Задания:
(a) Какой труд английского деиста Джона Толанда назван показательным во фрагменте о тайне Троицы?
(b) Определите, согласуется ли каждое из утверждений (i)–(iii) с фрагментом о тайне Троицы, и подтвердите ответ дословной цитатой из него.
(i) В схоластическом богословии тайна определяется чисто негативно.
(ii) В богословском смысле существует множество тайн.
(iii) Загадка и проблема, как и тайна, принципиально не поддаются решению.
(c) Возобновите изложение во фрагменте о тайне Троицы, начав сразу после последнего приведенного предложения.

Фрагмент текста:

До сих пор мы понимали тезис о таинственном характере Троицы в смысле схоластического богословия: тайна как истина, принципиально превосходящая возможности человеческого разума, гарантированная лишь Божественным сообщением, которую мы не можем позитивно понять и после ее сообщения[1098]. В этом смысле схоластического богословия тайна понимается, во–первых, как особенность высказывания. Речь идет о тайнах во множественном числе; существуют многие тайны веры без ясного размышления о том, не являются ли эти многие тайны аспектами одной тайны. Во–вторых, тайна понимается, исходя из ratio, при этом не задается вопрос: не слишком ли узок и поверхностен этот подход и не следовало ли бы исходить из целостности человеческой личности и тайны ее существования? В–третьих, откровение тайны понимается здесь как сообщение истинных высказываний, откровение как сверхъестественная информация и инструкция, а не как личностная коммуникация. В–четвертых, тайна чисто негативно определяется как невозможное для знания и непостижимое. С этим связано, что тайна, в–пятых, постигается как нечто преходящее, которое когда–нибудь будет упразднено в блаженном видении (visio beata) «лицом к лицу». Здесь упускается из внимания то, что тайна существенно связана с собственной трансцендентностью человеческого духа и с Божественностью Бога и в этом смысле является чем–то позитивным.

Этим понятием тайны в схоластическом богословии хотя и можно отделить тайну от загадки и проблемы, которые, по крайней мере, принципиально постепенно поддаются решению, в то время как тайна принципиально не может быть упразднена. Однако это понятие тайны еще недостаточно четко обособлено от повседневного употребления этого слова и связанных с ним нежелательных ассоциаций. Такие слова как «тайная дипломатия», «тайная полиция», «военные тайны», «сохранение в тайне» и др. напоминают о досадном недостатке публичности или о неприятной необходимости пользования замками и засовами. В религиозном применении слово «тайна» становится еще более подозрительным. Оно кажется облегчением бегства из ясности мышления в полутьму чувств, религиозным оправданием духовной усталости или даже интеллектуальной нечестности. Из этих предпосылок становится понятным, что атака Просвещения на христианство выражается прежде всего во враждебности к понятию тайны. В этом смысле показателен труд английского деиста Джона Толанда « Christianity not mysterious» («Христианство не таинственно», 1696). Понятие тайны действительно может «превратиться в убежище тенденций», «которые извращают христианскую речь о Боге и стирают различие между верой и суеверием»[1099].

Положительное и объемное понятие тайны можно разработать из двух отправных точек. Сначала можно с философской и антропологической точек зрения показать, что человек по причине трансцендентности своего духа является существом неупразднимой тайны. При этом тайна есть не нечто наряду с другими, рационально постижимыми явлениями существования, а охватывающее единое целое, которое позволяет, объемлет и пронизывает все человеческое существование[1100]. Эта многозначная тайна человека определяет откровение как образ и притчу тайны Бога и Его свободы. В богословском смысле существует не множество тайн, а одна тайна, т.е. Бог и Его воля спасения через Иисуса Христа в Святом Духе. Таким образом, вся христианская икономия спасения представляет собой одну–единственную тайну, которую можно обобщить в одном предложении: Бог есть данное через Иисуса Христа в Святом Духе спасение человека[1101]. Эту триединую тайну можно развить в трех тайнах: триединая сущность Бога, вочеловечение Иисуса Христа, спасение человека в Святом Духе, которое эсхатологически завершится в видении лицом к лицу. В этих трех тайнах речь идет по–разному об одной тайне, сообщающей саму себя любви Божьей: в себе самой — в Иисусе Христе — во всех искупленных[1102]. Тайна Троицы в Боге является при этом как условием, внутренним основанием, так и глубоким содержанием тайны вочеловечения и помилования. Троица есть тайна во всех тайнах, абсолютная тайна христианской веры.

Записи с изображениями и вопросами:
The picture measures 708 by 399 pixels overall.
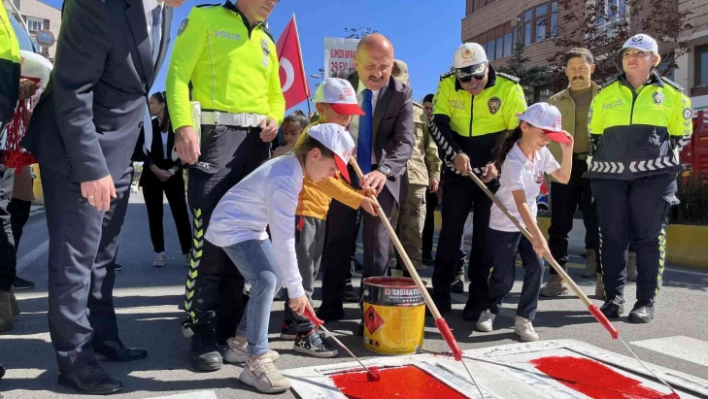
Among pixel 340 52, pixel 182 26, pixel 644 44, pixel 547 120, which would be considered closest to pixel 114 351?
pixel 182 26

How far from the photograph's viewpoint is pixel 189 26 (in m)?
3.51

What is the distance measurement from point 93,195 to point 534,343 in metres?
2.68

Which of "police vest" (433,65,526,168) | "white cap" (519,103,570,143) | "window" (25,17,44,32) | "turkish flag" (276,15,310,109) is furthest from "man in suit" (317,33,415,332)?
"window" (25,17,44,32)

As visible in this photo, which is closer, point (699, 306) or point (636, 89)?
point (636, 89)

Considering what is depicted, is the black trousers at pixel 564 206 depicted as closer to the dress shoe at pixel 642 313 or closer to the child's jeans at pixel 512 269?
the dress shoe at pixel 642 313

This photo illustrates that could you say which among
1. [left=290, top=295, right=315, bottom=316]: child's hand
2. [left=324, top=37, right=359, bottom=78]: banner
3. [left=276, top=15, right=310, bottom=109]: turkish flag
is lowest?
[left=290, top=295, right=315, bottom=316]: child's hand

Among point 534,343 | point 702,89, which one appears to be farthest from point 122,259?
point 702,89

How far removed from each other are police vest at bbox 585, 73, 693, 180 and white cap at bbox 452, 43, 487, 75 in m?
1.17

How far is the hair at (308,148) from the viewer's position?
3006 millimetres

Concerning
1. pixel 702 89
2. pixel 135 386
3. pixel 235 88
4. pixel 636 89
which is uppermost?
pixel 702 89

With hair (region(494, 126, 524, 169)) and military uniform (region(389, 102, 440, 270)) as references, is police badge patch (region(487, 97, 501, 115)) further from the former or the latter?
military uniform (region(389, 102, 440, 270))

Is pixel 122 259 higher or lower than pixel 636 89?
lower

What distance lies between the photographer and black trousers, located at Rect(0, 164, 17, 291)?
13.4ft

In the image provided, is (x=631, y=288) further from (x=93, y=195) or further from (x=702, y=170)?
(x=702, y=170)
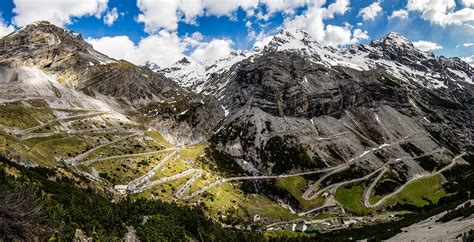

Ответы:
(a) «Christianity not mysterious» («Христианство не таинственно», 1696).

(b)
(i) Да: «В–четвертых, тайна чисто негативно определяется как невозможное для знания и непостижимое».
(ii) Нет: «В богословском смысле существует не множество тайн, а одна тайна».
(iii) Нет: «отделить тайну от загадки и проблемы, которые, по крайней мере, принципиально постепенно поддаются решению, в то время как тайна принципиально не может быть упразднена».

(c)
Если понимать тайну в этом позитивном смысле и видеть соответствие тайны, которую представляет из себя человек, и тайны Бога, тогда тайна не может быть чем–то совершенно иррациональным или противным разуму. Тогда исключены не только одностороннее рационалистическое уравнивание веры и знания, но и дуалистическое и противополагающее определение отношения между верой и знанием в иррационализме и фидеизме. Последнее всегда ссылается на известные слова Тертуллиана, которые, конечно, можно найти у него только по смыслу: credo quia absurdum est[1103]. В Средневековье критическое отношение к разуму нам встречается, например, у Петра Дамиани и Бернарда Клервоского, затем в номинализме позднего Средневековья, в супранатурализме реформаторов, в полемике между П. Бейлем и Лейбницем, у Кьеркегора и в раннем диалектическом богословии. Вопреки этому следует сказать: «Разум, который, вне всякой внутренней связи с откровением и отделенный от него абсолютной пропастью, сознает себя противоположным ему, <…> с необходимостью настолько же опасен для интереса веры, как и разум, который считает себя равноправным откровению… Утверждение, что невозможно одновременно верить в истины откровения и доверять познанию собственного разума, равнозначно утверждению, что то и другое не необходимо одновременно, что спекулятивный разум познает совершенно то же содержание, которое верующий принимает на веру, повинуясь лишь внешнему авторитету. Человеческий дух, ставший однажды мыслящим духом, согласно этому утверждению, с необходимостью перестает быть верующим; а стать мыслящим он может, только перестав быть верующим. Это действительно для обеих точек зрения; так близко соприкасаются противоположности»[1104]. «Свет божественной истины не нуждается в этом искусственном затемнении, чтобы распространять свое сияние»[1105]. Откровение «выше разума, а не иррационально или противоречит разуму. Оно является обогащением разума, а не его оскорблением или ограничением»[1106].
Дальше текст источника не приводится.